==== Source data ====
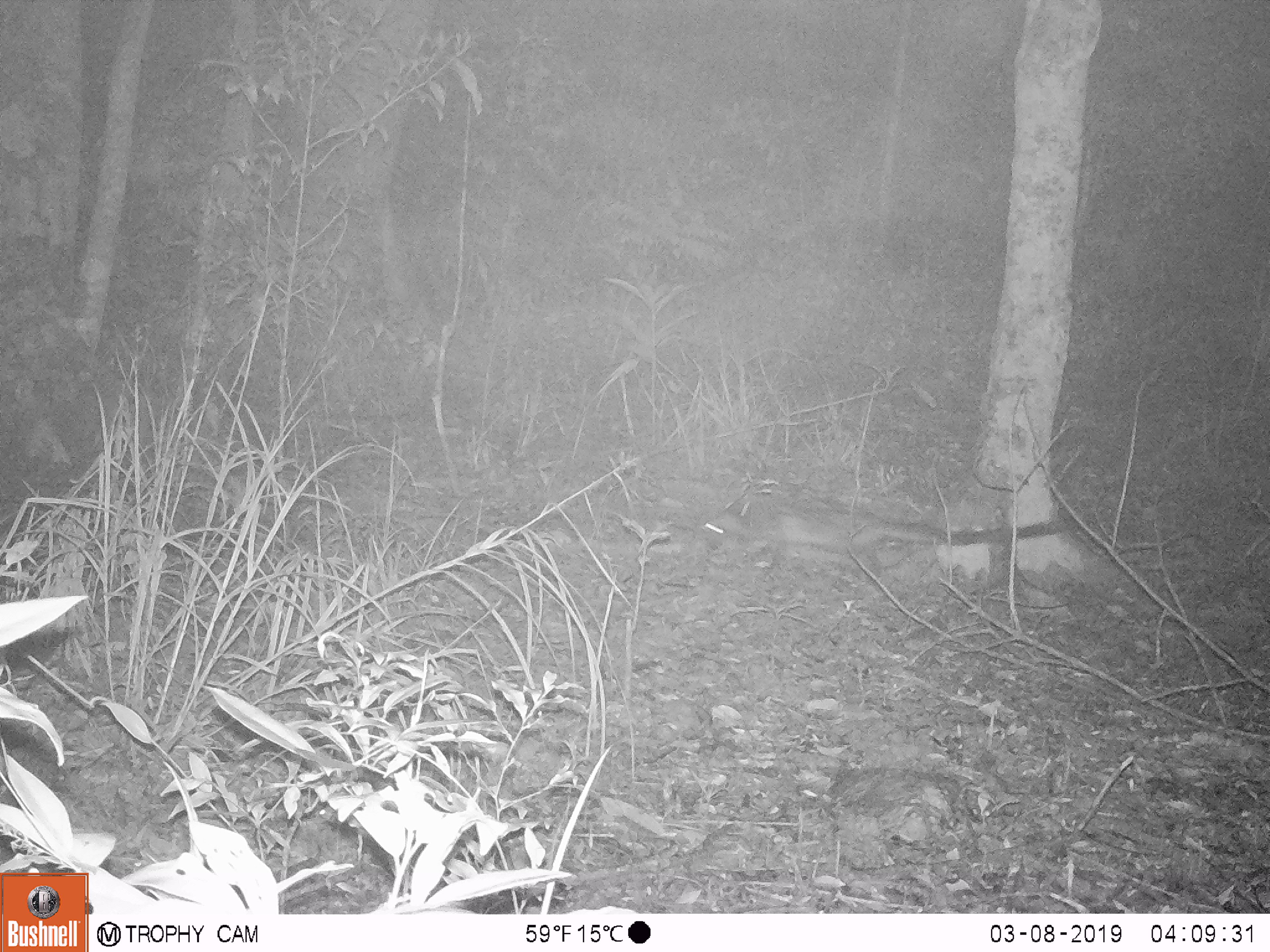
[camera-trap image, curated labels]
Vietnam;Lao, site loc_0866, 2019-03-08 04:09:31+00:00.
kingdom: Animalia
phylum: Chordata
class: Mammalia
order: Carnivora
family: Viverridae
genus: Paradoxurus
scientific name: Paradoxurus hermaphroditus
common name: common palm civet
Common palm civet (Paradoxurus hermaphroditus). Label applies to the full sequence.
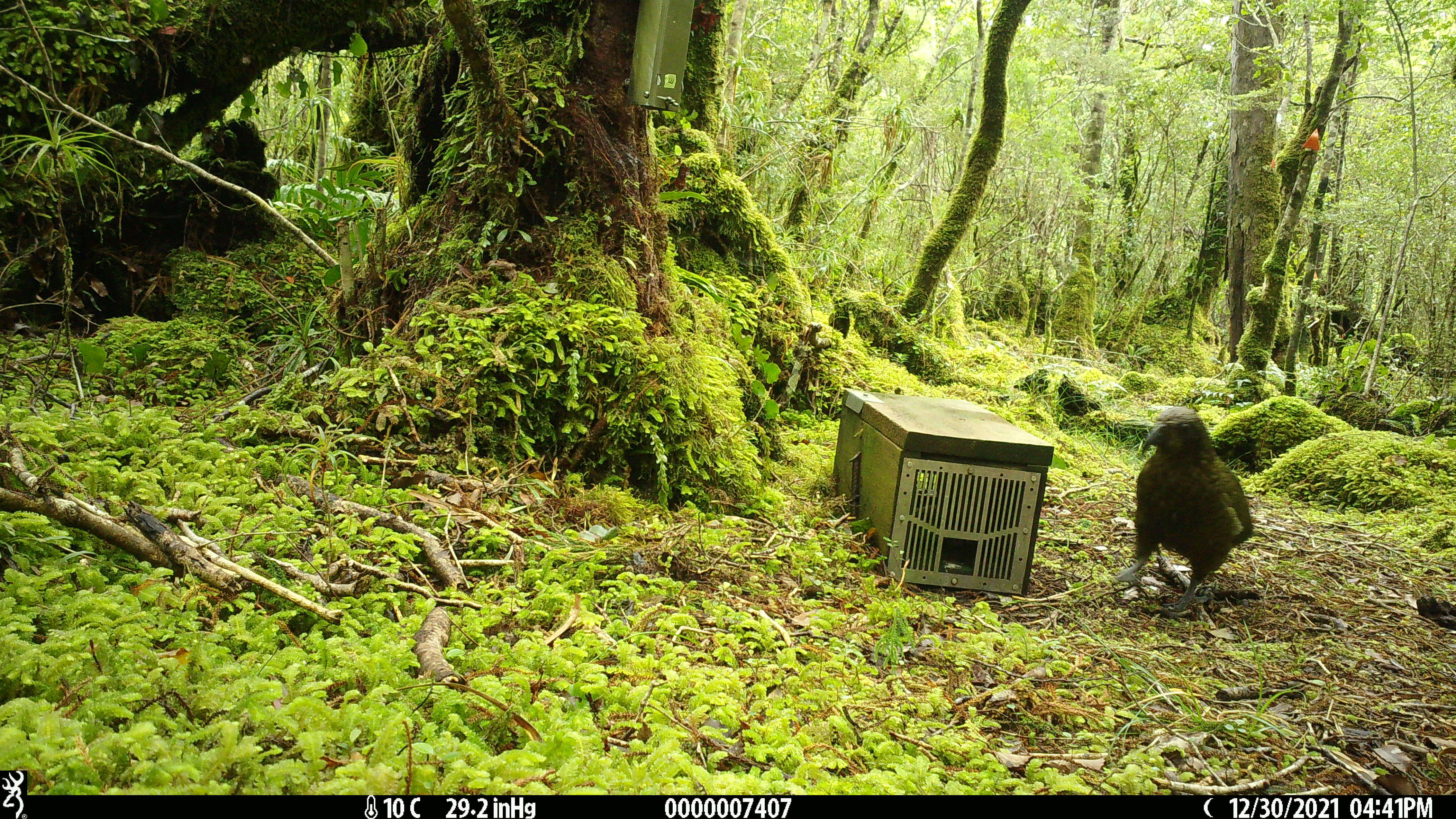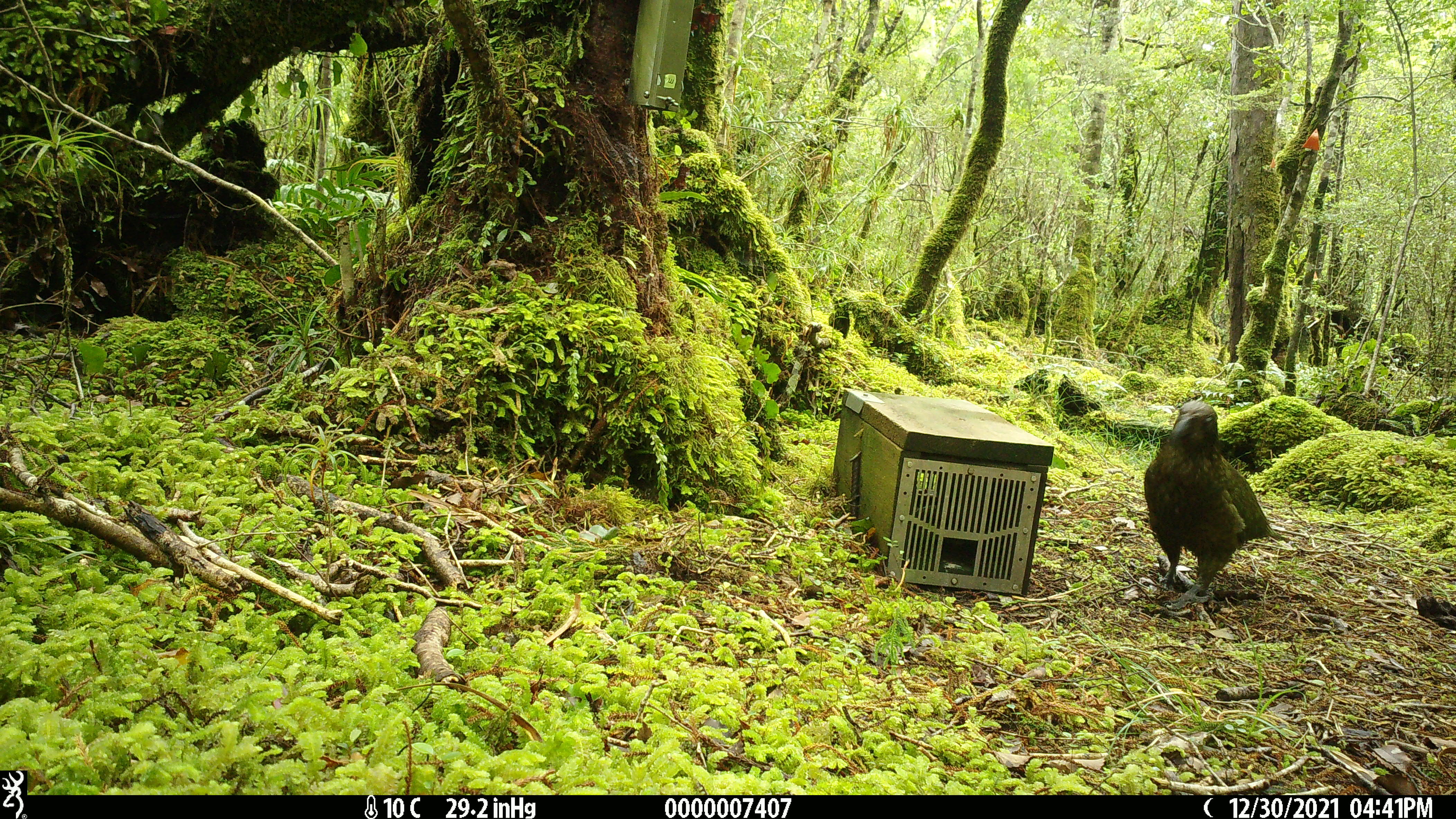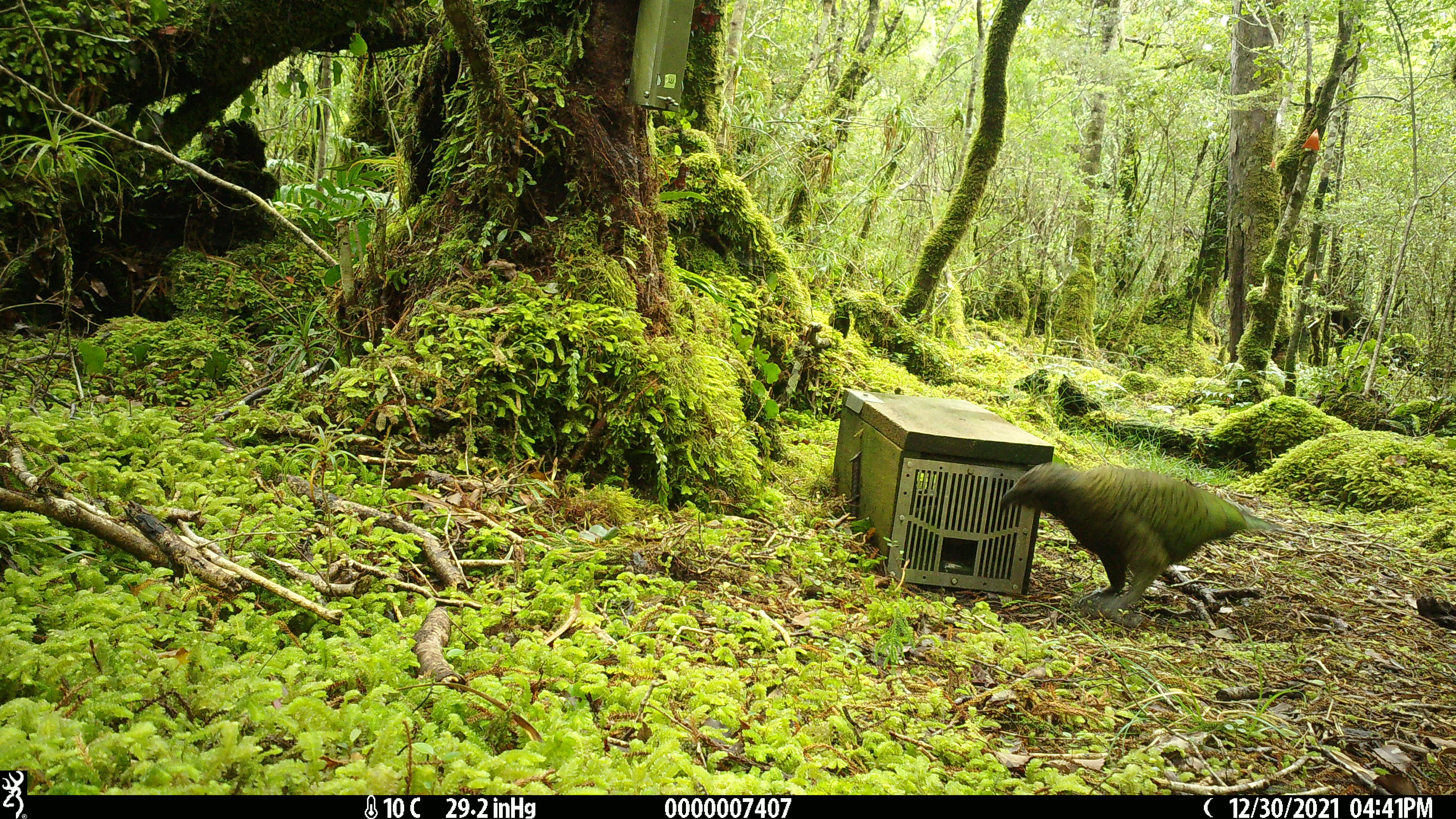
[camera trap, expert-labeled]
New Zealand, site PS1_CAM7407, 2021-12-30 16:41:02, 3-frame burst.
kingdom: Animalia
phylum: Chordata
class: Aves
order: Psittaciformes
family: Strigopidae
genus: Nestor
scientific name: Nestor notabilis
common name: kea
Kea (Nestor notabilis).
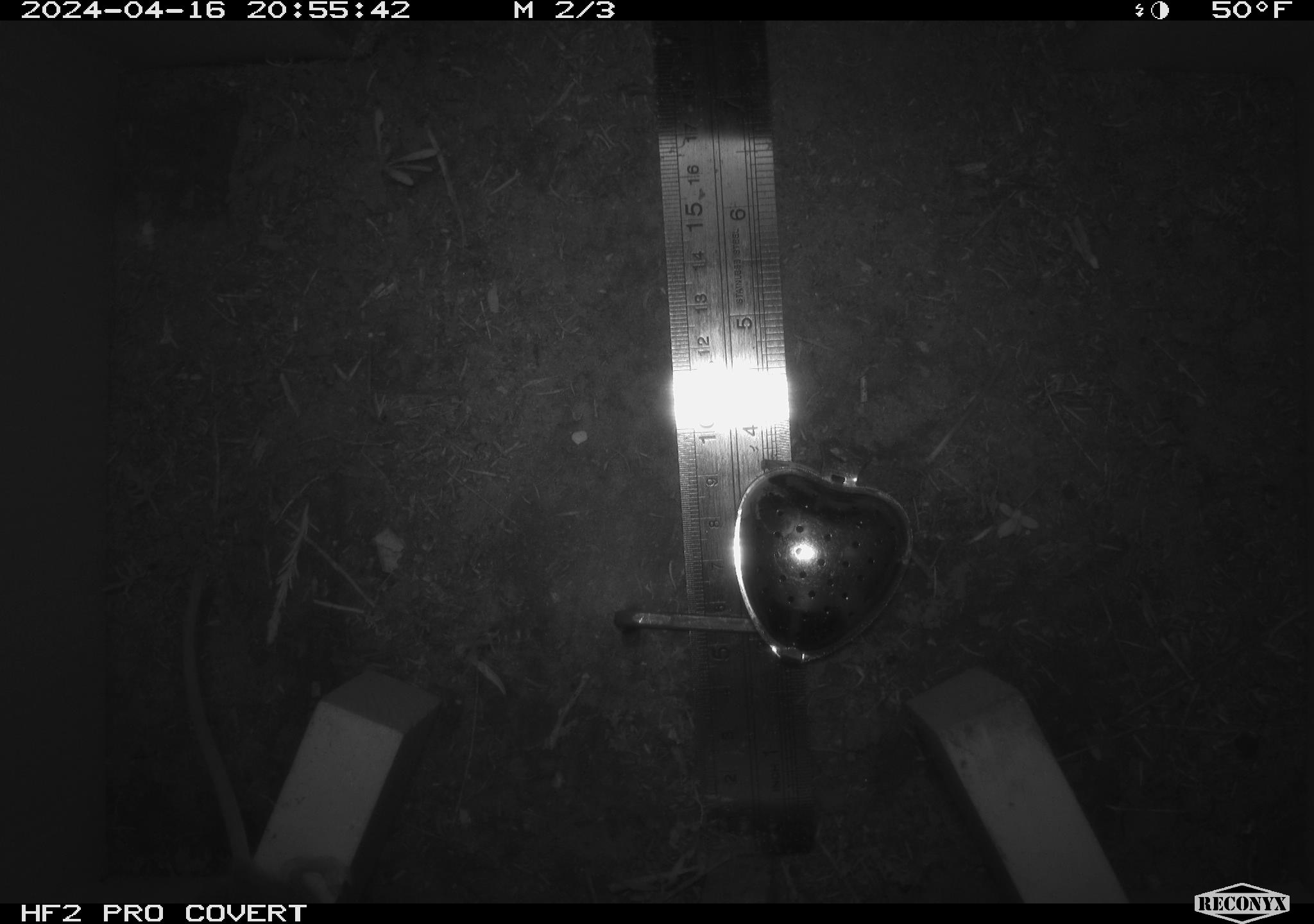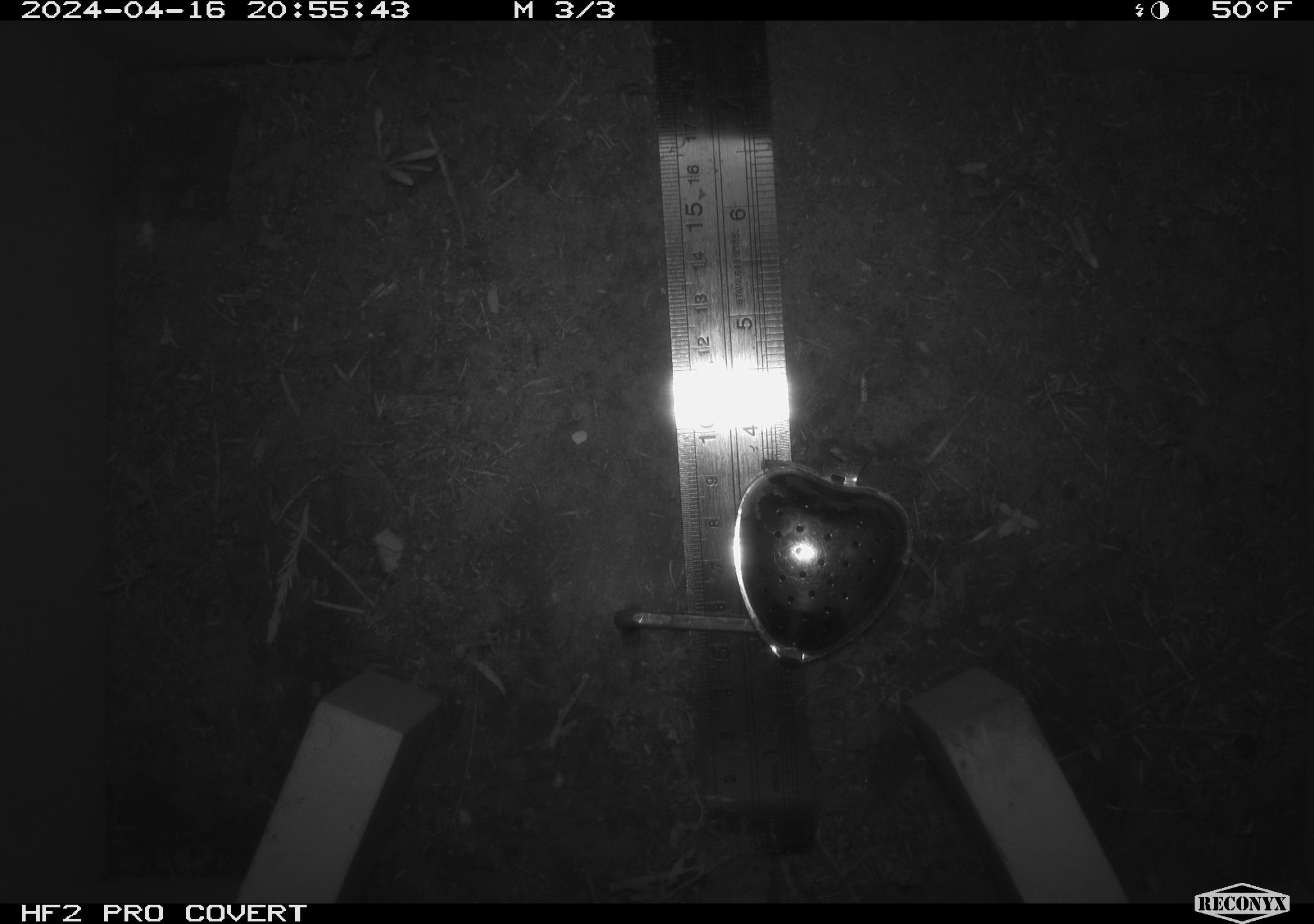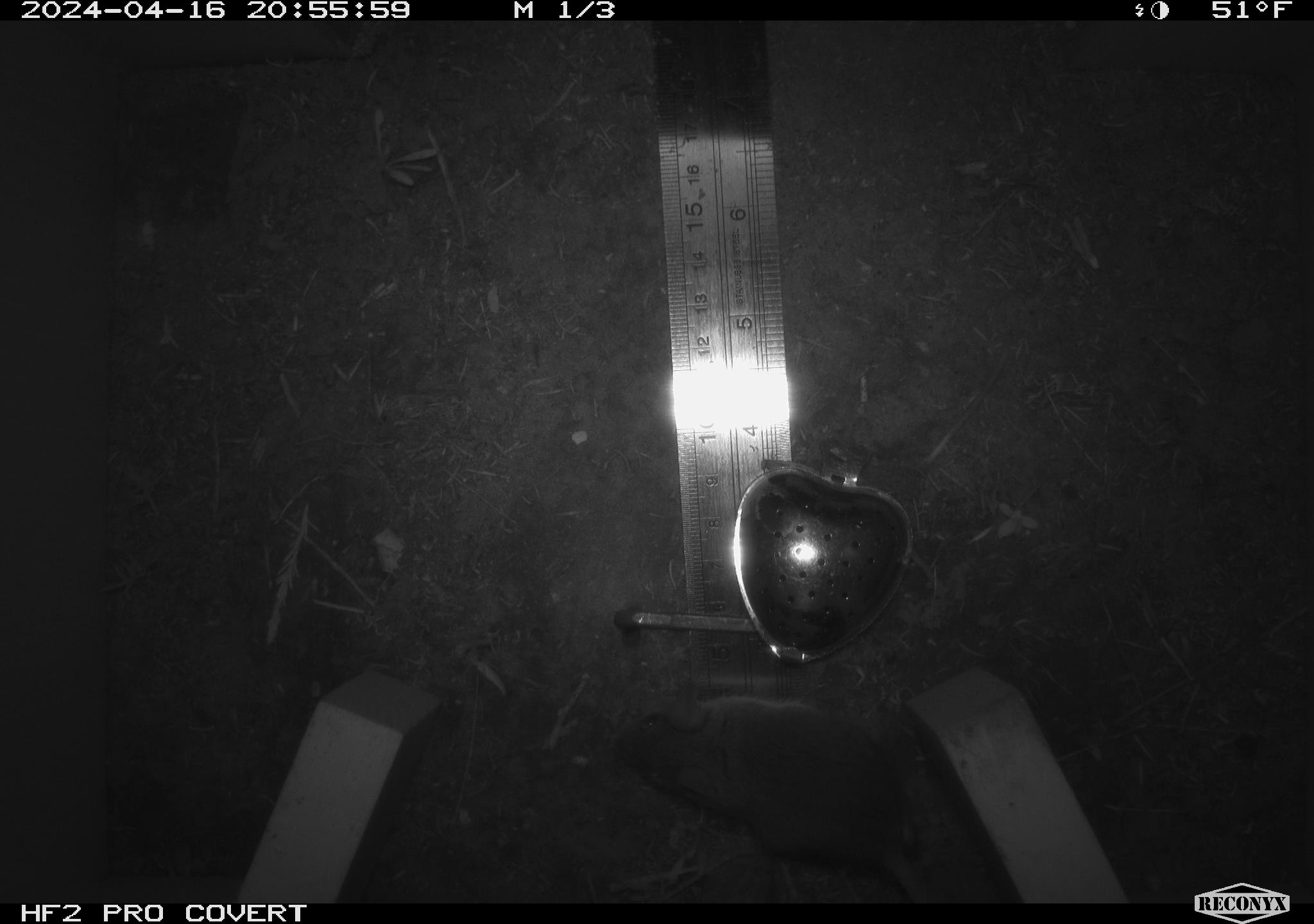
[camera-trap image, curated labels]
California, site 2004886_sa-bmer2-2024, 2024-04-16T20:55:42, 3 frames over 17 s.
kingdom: Animalia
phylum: Chordata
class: Mammalia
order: Rodentia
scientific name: Rodentia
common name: mouse species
====
Set down only the lines from the one with "common name: common palm civet" through the end of the entries, exactly as they appear, leaving out each picture.

common name: common palm civet
Common palm civet (Paradoxurus hermaphroditus). Label applies to the full sequence.
[camera trap, expert-labeled]
New Zealand, site PS1_CAM7407, 2021-12-30 16:41:02, 3-frame burst.
kingdom: Animalia
phylum: Chordata
class: Aves
order: Psittaciformes
family: Strigopidae
genus: Nestor
scientific name: Nestor notabilis
common name: kea
Kea (Nestor notabilis).
[camera-trap image, curated labels]
California, site 2004886_sa-bmer2-2024, 2024-04-16T20:55:42, 3 frames over 17 s.
kingdom: Animalia
phylum: Chordata
class: Mammalia
order: Rodentia
scientific name: Rodentia
common name: mouse species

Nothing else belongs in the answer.